When it comes to development, I get new challenges every day. Otherwise, I would not still be at Riscure. Developing new attacks and implementing new ciphers is very challenging technically. But in the end, the biggest challenge is the evolution of the tool in the right direction and making sure that everyone on the team is on the same page about what it should look like.
It is like planting a vine that keeps growing on its own. But it grows all over the place, so some of us have to add the framework for it to grow in the right direction. I would say that I’m a fairly experienced programmer, so I contribute with lots of knowledge at least. I think I also contribute and plan to contribute more to the long-term vision of what the software should and can be. We are currently in a split of two types of environments: SCA vs. FI and expert vs. non-expert. While it is a purposeful decision, we aim to go back to having one tool for all to make it more convenient from a user perspective.
What are some of the industry developments happening in the device security industry now?
There is a very big shift away from SCA to FI. The whole industry focuses more and more on the Fault Injection because we see that there are not many really new attacks being published for SCA. While SCA is still valid for all markets and can still gets the result, it is not the core of businesses anymore as it was 10 years ago. Therefore, the focus of the industry on FI is very reasonable as it keeps getting results, whereas countermeasures against SCA have gotten so effective that it’s often no longer feasible to perform successful attacks.
However, this focus is not a very new thing. It has been marketed by companies like Riscure for the last few years, inviting the industry to focus more on FI than SCA. The message appears to not necessarily get everywhere yet. But we do see that as the focus of the industry right now and in the future.

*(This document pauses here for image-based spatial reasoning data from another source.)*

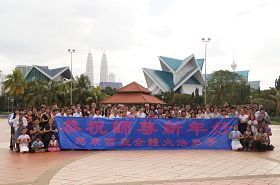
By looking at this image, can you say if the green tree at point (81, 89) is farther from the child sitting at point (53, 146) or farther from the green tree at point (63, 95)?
the child sitting at point (53, 146)

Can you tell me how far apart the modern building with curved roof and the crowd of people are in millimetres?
72320

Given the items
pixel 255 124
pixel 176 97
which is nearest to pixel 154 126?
pixel 255 124

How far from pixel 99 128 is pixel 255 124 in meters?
5.07

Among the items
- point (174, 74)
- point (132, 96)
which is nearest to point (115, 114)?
point (132, 96)

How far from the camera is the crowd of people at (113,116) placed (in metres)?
11.4

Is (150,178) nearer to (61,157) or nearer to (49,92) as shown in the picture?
(61,157)

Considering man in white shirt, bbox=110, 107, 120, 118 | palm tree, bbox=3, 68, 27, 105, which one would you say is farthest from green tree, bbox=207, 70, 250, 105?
man in white shirt, bbox=110, 107, 120, 118

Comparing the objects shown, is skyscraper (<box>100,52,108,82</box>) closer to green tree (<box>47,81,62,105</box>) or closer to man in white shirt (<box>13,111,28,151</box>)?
green tree (<box>47,81,62,105</box>)

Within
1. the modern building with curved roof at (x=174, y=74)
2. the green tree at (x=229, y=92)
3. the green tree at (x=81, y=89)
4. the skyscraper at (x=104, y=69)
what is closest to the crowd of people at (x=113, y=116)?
the green tree at (x=81, y=89)

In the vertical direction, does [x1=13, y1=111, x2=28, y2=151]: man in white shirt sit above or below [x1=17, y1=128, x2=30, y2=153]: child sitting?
above

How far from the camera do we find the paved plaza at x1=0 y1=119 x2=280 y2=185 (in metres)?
6.96

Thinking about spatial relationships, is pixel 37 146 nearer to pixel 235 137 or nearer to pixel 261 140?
pixel 235 137

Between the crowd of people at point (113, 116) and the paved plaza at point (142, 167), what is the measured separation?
572 mm

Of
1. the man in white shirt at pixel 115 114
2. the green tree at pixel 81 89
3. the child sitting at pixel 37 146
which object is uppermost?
the green tree at pixel 81 89
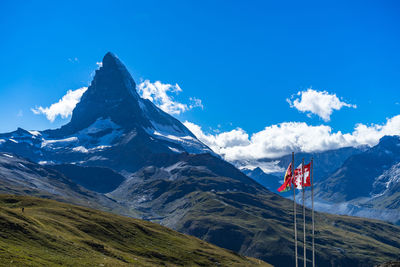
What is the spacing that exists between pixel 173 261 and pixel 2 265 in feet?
262

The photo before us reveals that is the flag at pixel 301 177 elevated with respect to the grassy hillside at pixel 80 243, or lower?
elevated

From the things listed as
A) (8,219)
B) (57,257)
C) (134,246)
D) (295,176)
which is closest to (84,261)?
(57,257)

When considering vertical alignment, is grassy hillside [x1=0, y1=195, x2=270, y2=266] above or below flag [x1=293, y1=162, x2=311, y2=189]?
below

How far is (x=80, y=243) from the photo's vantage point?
95.9 metres

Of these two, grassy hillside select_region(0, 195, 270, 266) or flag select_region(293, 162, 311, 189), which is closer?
flag select_region(293, 162, 311, 189)

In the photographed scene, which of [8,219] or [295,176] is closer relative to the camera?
[295,176]

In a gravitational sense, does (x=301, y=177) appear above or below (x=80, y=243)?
above

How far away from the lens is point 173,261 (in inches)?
5108

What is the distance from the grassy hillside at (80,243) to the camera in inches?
2884

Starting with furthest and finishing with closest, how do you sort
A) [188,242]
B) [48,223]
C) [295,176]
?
1. [188,242]
2. [48,223]
3. [295,176]

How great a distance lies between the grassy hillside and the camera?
240 ft

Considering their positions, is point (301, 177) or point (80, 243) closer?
point (301, 177)

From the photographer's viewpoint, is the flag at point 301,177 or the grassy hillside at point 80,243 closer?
the flag at point 301,177

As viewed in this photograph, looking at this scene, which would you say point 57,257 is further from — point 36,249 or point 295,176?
point 295,176
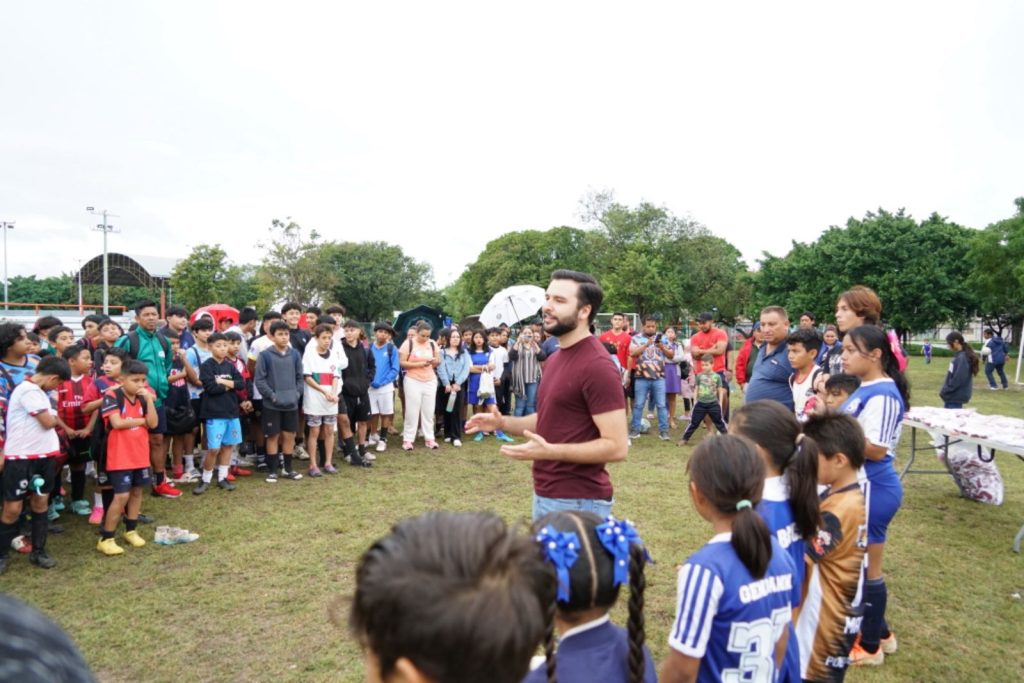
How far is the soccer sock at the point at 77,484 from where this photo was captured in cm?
623

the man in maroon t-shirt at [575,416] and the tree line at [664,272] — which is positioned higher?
the tree line at [664,272]

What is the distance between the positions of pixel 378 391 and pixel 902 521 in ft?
23.0

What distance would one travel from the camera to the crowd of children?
1.07 metres

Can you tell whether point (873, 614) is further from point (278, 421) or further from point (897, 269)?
point (897, 269)

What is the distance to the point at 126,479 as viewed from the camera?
5211mm

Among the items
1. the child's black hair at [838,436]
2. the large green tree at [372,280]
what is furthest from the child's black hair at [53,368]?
the large green tree at [372,280]

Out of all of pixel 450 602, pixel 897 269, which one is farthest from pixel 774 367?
pixel 897 269

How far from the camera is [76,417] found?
5.78 meters

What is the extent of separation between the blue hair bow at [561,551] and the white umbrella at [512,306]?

What is it like to work at Riscure?
Some things about Riscure have changed over the years. But the core remained the same. Riscure is a community of great and smart people. You can sometimes hear internationals describe the Netherlands as a not too open or welcoming country. While I can imagine that is true about some Dutchies, it is definitely not the experience I observe anyone has at Riscure. Everyone who joins blends right in. The colleagues are ready to help and share knowledge from work-related topics to personal lives and experiences. Riscure is always fun and supportive of each other. That is why we are a true community, where each of us can find a place.